**EXERCISE TASK A**
Reproduce the passage of the Redshift setup guide that starts with "- Parse the" and goes on through "table to import.", without changing any word.

**TEXT EXCERPT**
▼

Click 'Create Connection'

2.3. Set up the Redshift connection

For this setup you'll need the values from your CloudFormation stack. These are available on the Outputs tab in the Stack Info page.

Set up the Redshift connection here.

Leave the name as Amazon Redshift
Connection Method: Direct
Connection Information:
- Address: Use the 'Value' of 'RedshiftClusterHostnameOutput' from your CloudFormation stack. Make sure you remove any whitespace at the end of the input.
- Port: 5439
Authentication:
- Username: root
- Password: Use the 'Value' of 'RedshiftClusterPasswordOutput' from your CloudFormation stack.
Database properties:
- Database: warehouse
- Schema: public
Additional properties: Leave as their defaults.

Click 'Create Connection'.

3. Create Etleap ETL pipelines from the sources to Redshift

In this section we'll configure pipelines that will ETL data from the sources into the Redshift database.

3.1. Set up the S3-to-Redshift pipeline

Click the 'Create' button in the top nav-bar in Etleap.
Pick 'Website Events' as the source.
This page lists the files and folders available in S3. Click the radio button in the top-left to select the top-level directory.
Click 'Wrangle Data'.
Wrangle the data. At a minimum, specify the following rules:
- Split out the event type from the JSON object: highlight the whitespace between the event data and the JSON object in the first row, and pick the suggestion on the right that says Split data once on ' '.
- Rename the event type column: double-click the header where it says 'split', enter 'event_type', and click enter.
- Parse the JSON object: single-click the 'split1' column and pick the first suggestion on the right.
Click 'Next'.
Pick 'Amazon Redshift' as the destination.
Specify the following destination values:
- Table name: Website_Events
- Pipeline name: Website Events
Click 'Next'.
Click 'Start ETLing'.

3.2. Set up the MySQL-to-Redshift pipeline

Click the 'Create' button in the top nav-bar in Etleap.
Pick 'Webstore' as the source.
Pick 'purchases' as the table to import.
Click 'Skip Wrangling'.
Click 'Generate automatically'.
Leave the 'Primary key' as 'id' and 'Update timestamp' as 'update_date', and click 'Next'.
Pick 'Amazon Redshift' as the destination.
Leave all the options as their defaults in this step and click 'Next'.
Click 'Start ETLing'.

4. Track ETL progress

Etleap is now ETL'ing the data from the sources to Redshift. This will take 5-10 minutes. You can monitor progress here. Once you see events saying 'Website Events loaded successfully' and 'purchases loaded successfully' you can proceed to the next section.

▲

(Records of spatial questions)
▼

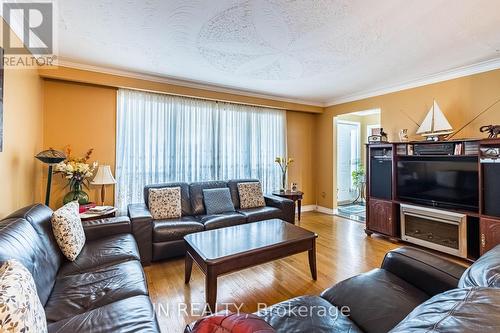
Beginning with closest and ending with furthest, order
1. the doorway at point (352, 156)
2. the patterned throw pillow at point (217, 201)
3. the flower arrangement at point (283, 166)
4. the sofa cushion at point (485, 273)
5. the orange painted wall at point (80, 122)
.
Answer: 1. the sofa cushion at point (485, 273)
2. the orange painted wall at point (80, 122)
3. the patterned throw pillow at point (217, 201)
4. the flower arrangement at point (283, 166)
5. the doorway at point (352, 156)

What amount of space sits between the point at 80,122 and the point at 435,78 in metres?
5.14

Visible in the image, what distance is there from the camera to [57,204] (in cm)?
324

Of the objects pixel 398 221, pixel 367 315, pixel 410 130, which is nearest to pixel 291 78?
pixel 410 130

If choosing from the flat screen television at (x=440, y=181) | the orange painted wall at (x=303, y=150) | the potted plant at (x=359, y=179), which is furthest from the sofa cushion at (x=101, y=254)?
the potted plant at (x=359, y=179)

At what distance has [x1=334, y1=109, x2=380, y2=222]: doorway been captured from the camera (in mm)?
6176

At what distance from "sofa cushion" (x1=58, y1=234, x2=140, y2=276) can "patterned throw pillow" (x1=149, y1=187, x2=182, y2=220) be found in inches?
34.5

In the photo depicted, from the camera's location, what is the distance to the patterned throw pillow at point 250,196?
12.6 feet

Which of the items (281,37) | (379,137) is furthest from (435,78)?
(281,37)

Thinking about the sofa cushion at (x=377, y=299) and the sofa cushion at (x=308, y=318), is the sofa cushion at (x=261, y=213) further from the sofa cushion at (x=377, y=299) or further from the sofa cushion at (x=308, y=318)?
the sofa cushion at (x=308, y=318)

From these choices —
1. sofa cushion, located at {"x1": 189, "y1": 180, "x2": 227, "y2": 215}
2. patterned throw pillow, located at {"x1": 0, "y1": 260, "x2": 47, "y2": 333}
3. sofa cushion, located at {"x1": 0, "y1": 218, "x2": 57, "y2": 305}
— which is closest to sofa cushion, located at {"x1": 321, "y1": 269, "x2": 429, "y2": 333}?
patterned throw pillow, located at {"x1": 0, "y1": 260, "x2": 47, "y2": 333}

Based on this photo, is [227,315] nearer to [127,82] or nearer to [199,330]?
[199,330]

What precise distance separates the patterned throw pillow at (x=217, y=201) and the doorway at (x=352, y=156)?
11.9ft

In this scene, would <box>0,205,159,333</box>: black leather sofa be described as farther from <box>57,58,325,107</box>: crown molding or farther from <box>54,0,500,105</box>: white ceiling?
<box>57,58,325,107</box>: crown molding

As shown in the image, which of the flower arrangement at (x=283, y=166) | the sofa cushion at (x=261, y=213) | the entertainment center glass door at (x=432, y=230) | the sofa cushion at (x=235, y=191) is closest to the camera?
the entertainment center glass door at (x=432, y=230)
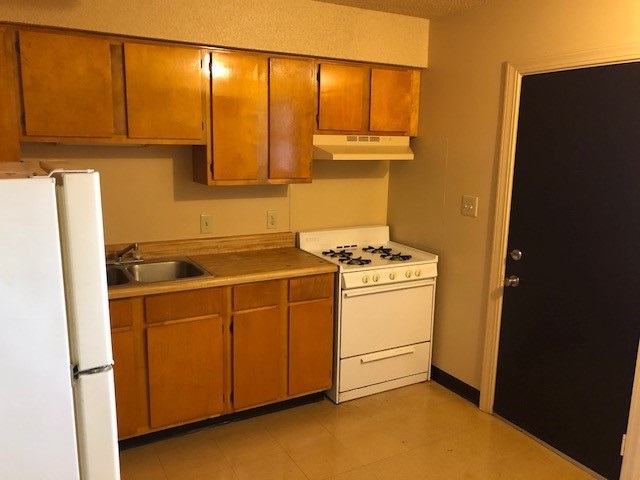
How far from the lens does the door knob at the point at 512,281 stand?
9.32 feet

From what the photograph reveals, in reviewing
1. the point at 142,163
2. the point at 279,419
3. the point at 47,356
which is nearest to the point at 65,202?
the point at 47,356

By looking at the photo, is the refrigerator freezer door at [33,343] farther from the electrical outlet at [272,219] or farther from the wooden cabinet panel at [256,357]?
the electrical outlet at [272,219]

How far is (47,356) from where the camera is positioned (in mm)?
1105

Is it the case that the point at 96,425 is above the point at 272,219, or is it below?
below

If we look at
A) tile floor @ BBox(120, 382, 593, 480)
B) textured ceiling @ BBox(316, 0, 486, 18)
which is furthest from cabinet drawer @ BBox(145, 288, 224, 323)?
textured ceiling @ BBox(316, 0, 486, 18)

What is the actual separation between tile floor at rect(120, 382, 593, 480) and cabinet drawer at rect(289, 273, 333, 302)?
722 mm

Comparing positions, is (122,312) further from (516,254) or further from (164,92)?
(516,254)

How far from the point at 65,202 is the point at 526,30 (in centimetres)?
251

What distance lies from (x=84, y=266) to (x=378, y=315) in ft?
7.50

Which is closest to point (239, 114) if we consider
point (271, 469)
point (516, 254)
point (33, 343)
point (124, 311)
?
point (124, 311)

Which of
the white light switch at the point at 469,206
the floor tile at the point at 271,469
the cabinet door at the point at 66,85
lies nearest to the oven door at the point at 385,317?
the white light switch at the point at 469,206

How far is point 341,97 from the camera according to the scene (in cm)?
317

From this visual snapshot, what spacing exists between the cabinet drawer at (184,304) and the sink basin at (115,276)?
0.36 meters

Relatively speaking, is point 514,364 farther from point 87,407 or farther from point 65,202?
point 65,202
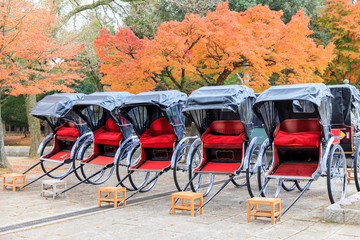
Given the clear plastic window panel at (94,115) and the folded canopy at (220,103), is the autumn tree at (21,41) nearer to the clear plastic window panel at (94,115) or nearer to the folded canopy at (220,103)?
the clear plastic window panel at (94,115)

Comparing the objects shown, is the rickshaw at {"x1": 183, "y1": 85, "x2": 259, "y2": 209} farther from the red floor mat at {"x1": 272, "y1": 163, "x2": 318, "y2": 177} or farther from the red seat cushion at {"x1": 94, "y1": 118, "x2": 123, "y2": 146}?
the red seat cushion at {"x1": 94, "y1": 118, "x2": 123, "y2": 146}

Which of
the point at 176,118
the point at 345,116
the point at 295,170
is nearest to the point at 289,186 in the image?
the point at 345,116

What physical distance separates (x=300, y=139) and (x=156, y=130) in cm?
316

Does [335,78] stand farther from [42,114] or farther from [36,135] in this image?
[42,114]

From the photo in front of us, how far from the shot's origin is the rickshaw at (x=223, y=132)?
710cm

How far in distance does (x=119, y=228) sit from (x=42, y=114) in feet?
15.8

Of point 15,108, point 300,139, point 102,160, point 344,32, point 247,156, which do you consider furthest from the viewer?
point 15,108

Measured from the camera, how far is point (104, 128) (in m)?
9.46

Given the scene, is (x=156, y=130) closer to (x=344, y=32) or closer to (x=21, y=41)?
(x=21, y=41)

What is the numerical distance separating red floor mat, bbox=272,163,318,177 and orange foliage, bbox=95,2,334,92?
6002mm

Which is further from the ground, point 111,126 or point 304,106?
point 304,106

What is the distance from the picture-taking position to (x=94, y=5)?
57.4ft

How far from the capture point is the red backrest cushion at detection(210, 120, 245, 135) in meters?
7.79

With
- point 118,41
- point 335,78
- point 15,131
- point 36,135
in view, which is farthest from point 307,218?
point 15,131
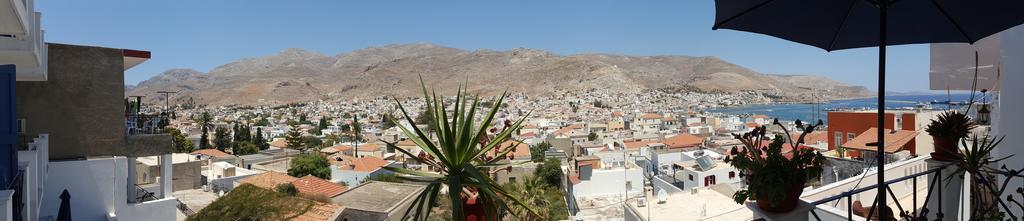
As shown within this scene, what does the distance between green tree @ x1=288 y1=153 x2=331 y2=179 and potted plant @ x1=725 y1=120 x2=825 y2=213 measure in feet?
110

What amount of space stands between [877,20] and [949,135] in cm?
81

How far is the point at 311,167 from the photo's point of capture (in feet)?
113

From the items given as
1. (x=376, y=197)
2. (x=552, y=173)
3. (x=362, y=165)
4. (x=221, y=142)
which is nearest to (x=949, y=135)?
(x=376, y=197)

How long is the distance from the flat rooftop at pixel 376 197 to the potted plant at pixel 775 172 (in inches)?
522

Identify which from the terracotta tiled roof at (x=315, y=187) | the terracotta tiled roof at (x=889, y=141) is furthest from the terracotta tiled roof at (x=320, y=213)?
the terracotta tiled roof at (x=889, y=141)

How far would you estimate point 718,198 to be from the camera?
12.5 meters

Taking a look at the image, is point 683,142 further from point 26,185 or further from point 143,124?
point 26,185

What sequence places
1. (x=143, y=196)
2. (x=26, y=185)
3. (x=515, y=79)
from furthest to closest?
(x=515, y=79)
(x=143, y=196)
(x=26, y=185)

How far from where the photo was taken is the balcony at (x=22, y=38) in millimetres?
3814

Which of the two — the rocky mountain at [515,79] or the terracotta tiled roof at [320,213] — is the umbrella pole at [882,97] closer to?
the terracotta tiled roof at [320,213]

▲

**EXERCISE TASK B**
Transcribe the records from their first line through the line containing "4. the flower arrangement at point (283, 166)", including that line, and leave out the pictures.

**EXERCISE SOLUTION A**
- Parse the JSON object: single-click the 'split1' column and pick the first suggestion on the right.
Click 'Next'.
Pick 'Amazon Redshift' as the destination.
Specify the following destination values:
- Table name: Website_Events
- Pipeline name: Website Events
Click 'Next'.
Click 'Start ETLing'.

3.2. Set up the MySQL-to-Redshift pipeline

Click the 'Create' button in the top nav-bar in Etleap.
Pick 'Webstore' as the source.
Pick 'purchases' as the table to import.

**EXERCISE SOLUTION B**
Beginning with closest and ending with furthest, order
1. the doorway at point (352, 156)
2. the patterned throw pillow at point (217, 201)
3. the flower arrangement at point (283, 166)
4. the sofa cushion at point (485, 273)
5. the orange painted wall at point (80, 122)
.
Answer: 1. the sofa cushion at point (485, 273)
2. the orange painted wall at point (80, 122)
3. the patterned throw pillow at point (217, 201)
4. the flower arrangement at point (283, 166)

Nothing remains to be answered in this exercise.